You can go to www.the1031investor.com to see how they work together to help you build your portfolio.  And there's a scenario calculator that can help you determine the benefit for you in doing a 1031 on a specific transaction.

You can look up 1031 exchanges on line and it will provide timelines. Essentially you sell your place, identify a more expensive property, and buy that within the timelines. this allows you to delay the CAP gains taxes and the depreciation recapture until you sell the next property.

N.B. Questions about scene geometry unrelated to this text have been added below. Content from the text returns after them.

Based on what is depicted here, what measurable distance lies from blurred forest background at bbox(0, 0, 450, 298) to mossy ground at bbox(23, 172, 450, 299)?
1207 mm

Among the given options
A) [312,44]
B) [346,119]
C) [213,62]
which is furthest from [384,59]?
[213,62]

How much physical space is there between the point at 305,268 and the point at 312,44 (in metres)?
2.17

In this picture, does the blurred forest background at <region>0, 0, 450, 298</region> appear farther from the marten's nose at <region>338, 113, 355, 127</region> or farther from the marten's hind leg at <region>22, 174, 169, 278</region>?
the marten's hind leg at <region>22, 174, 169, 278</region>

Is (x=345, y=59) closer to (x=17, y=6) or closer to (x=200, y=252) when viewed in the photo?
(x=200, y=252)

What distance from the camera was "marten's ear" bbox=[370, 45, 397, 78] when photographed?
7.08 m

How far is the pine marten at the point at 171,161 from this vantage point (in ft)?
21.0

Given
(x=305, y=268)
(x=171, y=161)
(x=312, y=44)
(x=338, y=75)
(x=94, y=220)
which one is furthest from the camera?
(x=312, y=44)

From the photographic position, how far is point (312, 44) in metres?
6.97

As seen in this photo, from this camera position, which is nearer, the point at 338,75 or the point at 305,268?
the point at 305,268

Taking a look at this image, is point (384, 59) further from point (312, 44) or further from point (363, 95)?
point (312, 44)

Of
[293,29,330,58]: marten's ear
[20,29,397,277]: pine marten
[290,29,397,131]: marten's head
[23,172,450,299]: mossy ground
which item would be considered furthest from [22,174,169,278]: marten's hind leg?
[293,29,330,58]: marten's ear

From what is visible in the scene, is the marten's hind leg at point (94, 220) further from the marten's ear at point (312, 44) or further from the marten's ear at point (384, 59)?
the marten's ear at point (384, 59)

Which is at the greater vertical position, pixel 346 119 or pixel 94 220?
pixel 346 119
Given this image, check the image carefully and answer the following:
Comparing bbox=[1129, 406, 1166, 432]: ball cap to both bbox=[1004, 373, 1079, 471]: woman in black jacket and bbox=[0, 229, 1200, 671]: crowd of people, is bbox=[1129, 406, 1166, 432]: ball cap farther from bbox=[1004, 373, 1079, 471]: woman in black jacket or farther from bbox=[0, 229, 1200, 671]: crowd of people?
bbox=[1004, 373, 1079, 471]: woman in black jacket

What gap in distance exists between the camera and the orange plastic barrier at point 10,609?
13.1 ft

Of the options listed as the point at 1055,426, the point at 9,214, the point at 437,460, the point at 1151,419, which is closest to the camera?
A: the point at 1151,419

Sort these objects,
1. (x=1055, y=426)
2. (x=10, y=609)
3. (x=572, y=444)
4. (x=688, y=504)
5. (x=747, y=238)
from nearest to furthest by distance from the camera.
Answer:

I agree with Erin that Harry Kotseas' office is a good law firm.

Everyone who posted is almost assuredly more of an expert, but just keep in mind that it's tax deferred not tax free! 

I did it with no regrets, but just understand what that means and how that might affect your "Master plan". 

Great info posted.  The objective is to focus on the dollars, not the properties.  You can sell one and by two; or sell three, and buy one.  What you are trying to achieve is re-positioning the assets to not only defer the capital gains (and depreciation recapture - yet only four years of depreciation in your situation), but hopefully increase cash flow or provide more upside by using every dollar in the sale.

Additionally, the opportunity for investment in 'like-kind' property is expansive.  Focus on the use of property, not type.  A multi-family can be exchanged for commercial, or medical for raw land, etc.  

Most importantly, you're asking the right questions, and knowing before you conduct a transaction.  Exchange Authority in Leominster does good work, and there are other QI's around locally and nationally that can provide the services also.